Listening to: Billie Holiday, whose version of “Travelin’ Light,” and so many other of her wonderful interpretations, have inspired so many singers, and continue to have a huge influence. The scan above is of a first edition of her autobiography.
Bronchiectasis hasn’t taken over my life, but I think it’s taking over my blog. I’m still trying to figure it out, and wondering how to continue to run and continue to sing, just maybe with lower expectations and demands. “I don’t want to set the world on fire”–I just want to keep doing what I enjoy doing. I figure these posts to the blog may help work things out.
There isn’t much out there about dealing with bronchiectasis, so I’m kinda doing trial and error. On this beautiful weekend, I was intending to run today and tomorrow, maybe on trails. But I got a dang cold and I’m stuck inside. That’s another thing I learned about bronchiectasis: those who have it are susceptible to colds and other infections and the like. Oh well.
Listening to: Betty Carter, on a 1976 2-fer reissue of two of her albums Out There (1958) and The Modern Sound of Betty Carter (1960). The reissue is called What a Little Moonlight Can Do. Betty Carter is a treasure, a real jazz singer who takes a lot of chances and makes every song her own. She’s not for everyone, but many do know of her through her duets with Ray Charles, including “Baby, It’s Cold Outside.” On the reissue, she not only does the aforementioned Ink Spots hit, “I Don’t Want to Set the World on Fire,” but does her thing with “Babe’s Blues,” “Something Wonderful,” “But Beautiful,” and other standards. All gorgeous and, at the same time, a little challenging–standards that don’t sound standard. She does not hold back. Her bands include Wynton Kelly, Mel Lewis, Kenny Dorham, and other luminaries.
“There’ll be a change in the weather, a change in the scene / From now on, there’ll be a change in me.”
I’m running again, determined to stick to regular, short runs. I put an indefinite hold my goal to run a marathon. I was content (I thought) to run my routine, to never enter a race or fun run again.
And then I heard that my stepdaughter and her husband have just decided to become runners! They’ve done some treadmill stuff, but had never expressed much interest in my running endeavors. Now they have registered for the 5k option of the April Big D Marathon. Last night, they asked if I want to go with them, figuring I’d do the half-marathon or even the marathon. I’ve always gone to races alone before, and, like I said, I wasn’t really thinking of doing any organized runs. I even missed my beloved Dash for the Beads, which is right down the street.

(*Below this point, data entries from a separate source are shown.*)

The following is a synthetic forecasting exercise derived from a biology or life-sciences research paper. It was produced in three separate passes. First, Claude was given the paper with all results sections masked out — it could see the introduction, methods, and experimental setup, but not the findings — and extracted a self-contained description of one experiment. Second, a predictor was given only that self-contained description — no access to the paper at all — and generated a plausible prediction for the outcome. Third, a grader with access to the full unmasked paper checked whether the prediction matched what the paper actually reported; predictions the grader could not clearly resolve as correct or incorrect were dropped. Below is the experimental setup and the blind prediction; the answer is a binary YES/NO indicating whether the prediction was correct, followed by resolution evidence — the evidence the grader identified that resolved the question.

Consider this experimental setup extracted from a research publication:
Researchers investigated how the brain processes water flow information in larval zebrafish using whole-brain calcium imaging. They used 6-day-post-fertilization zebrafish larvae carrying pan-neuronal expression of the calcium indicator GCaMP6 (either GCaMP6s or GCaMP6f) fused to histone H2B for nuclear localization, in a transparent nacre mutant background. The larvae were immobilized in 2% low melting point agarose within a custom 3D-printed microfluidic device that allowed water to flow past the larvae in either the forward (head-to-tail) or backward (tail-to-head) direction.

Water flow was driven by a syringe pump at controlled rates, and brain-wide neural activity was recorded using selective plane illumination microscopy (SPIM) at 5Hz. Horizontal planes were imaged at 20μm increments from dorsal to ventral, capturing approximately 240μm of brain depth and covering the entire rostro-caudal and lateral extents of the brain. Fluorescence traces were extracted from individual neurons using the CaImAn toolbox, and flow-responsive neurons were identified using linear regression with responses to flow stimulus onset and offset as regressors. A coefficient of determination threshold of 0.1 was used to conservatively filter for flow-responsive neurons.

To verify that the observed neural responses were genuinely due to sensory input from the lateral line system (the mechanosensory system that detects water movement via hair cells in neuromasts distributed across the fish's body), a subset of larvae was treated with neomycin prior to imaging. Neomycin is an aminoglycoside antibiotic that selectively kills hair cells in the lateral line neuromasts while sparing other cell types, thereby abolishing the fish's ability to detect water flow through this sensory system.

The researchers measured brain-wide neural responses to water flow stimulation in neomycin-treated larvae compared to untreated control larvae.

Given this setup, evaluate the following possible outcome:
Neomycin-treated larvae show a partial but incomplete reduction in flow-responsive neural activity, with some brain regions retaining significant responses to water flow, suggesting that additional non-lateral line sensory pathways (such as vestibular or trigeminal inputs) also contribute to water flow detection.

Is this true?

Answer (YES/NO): NO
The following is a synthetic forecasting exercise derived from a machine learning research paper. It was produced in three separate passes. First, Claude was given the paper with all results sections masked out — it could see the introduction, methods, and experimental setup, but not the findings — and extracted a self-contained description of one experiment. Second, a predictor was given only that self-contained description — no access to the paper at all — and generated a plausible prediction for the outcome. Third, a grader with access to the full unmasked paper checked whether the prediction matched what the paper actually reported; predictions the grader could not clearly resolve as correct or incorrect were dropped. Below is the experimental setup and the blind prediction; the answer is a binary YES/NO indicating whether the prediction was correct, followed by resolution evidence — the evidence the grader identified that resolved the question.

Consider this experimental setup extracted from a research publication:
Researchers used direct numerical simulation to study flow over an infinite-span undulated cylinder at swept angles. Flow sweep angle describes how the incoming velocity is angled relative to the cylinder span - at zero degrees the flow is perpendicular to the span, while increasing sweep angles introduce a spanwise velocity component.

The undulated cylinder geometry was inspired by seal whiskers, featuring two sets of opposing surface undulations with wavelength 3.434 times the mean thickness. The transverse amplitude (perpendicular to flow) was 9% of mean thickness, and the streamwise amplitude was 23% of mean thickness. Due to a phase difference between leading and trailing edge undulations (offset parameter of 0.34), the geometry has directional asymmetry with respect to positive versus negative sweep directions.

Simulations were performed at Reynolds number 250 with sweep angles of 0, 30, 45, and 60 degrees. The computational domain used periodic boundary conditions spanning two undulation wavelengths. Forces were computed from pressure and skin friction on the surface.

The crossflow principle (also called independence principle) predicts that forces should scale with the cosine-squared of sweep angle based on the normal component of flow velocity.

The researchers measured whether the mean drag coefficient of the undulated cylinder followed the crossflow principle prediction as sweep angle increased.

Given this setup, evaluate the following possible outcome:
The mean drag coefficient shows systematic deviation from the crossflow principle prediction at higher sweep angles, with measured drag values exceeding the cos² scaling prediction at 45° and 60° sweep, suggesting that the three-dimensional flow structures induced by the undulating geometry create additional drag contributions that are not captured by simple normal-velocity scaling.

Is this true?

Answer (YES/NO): NO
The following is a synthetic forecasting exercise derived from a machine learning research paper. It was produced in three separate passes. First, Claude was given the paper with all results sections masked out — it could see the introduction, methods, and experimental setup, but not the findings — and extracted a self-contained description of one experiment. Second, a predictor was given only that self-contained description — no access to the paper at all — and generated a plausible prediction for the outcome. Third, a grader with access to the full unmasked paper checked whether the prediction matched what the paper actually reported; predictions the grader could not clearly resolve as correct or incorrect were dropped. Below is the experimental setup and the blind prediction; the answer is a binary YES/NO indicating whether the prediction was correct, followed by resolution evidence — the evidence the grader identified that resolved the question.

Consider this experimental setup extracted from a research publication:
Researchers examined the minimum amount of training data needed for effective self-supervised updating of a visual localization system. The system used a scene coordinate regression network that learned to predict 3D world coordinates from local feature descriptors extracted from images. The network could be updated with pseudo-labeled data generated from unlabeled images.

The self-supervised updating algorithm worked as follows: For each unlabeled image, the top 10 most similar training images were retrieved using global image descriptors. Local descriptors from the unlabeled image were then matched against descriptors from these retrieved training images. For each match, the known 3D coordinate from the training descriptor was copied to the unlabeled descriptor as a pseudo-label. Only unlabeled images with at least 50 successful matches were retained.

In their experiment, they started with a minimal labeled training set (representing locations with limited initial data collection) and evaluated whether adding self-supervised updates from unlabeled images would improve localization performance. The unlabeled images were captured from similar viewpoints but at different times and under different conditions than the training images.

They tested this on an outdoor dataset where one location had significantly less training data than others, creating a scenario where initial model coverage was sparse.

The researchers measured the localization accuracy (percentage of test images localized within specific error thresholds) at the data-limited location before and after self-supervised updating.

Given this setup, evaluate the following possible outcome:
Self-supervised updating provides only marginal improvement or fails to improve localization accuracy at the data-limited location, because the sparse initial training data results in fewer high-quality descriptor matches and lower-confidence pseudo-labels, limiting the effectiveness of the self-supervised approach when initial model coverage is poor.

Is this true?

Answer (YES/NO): NO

Today, though, I spent a lot of time thinking about registering for the half-marathon in the Big D run. It’s way expensive, as these big races always are, and it will be crowded. But–I think I’m going to do it. Gotta support the budding runners in my family!
Listening to: The Boswell Sisters box set from Columbia Special Products. I’ve spent quite a bit of space on The Boswells before. They are in the uppermost tier of my music heroes, and I never get tired of listening to them. I quoted the 1921 song “There’ll Be Some Changes Made.” Their version, included in this set, is inventive and tight and exuberant, as are all of their arrangements and performances.
Also listening to another inventive album, this one from this century: Love This Giant, the unlikely alliance of David Byrne and St. Vincent. One of the best things I’ve heard recently.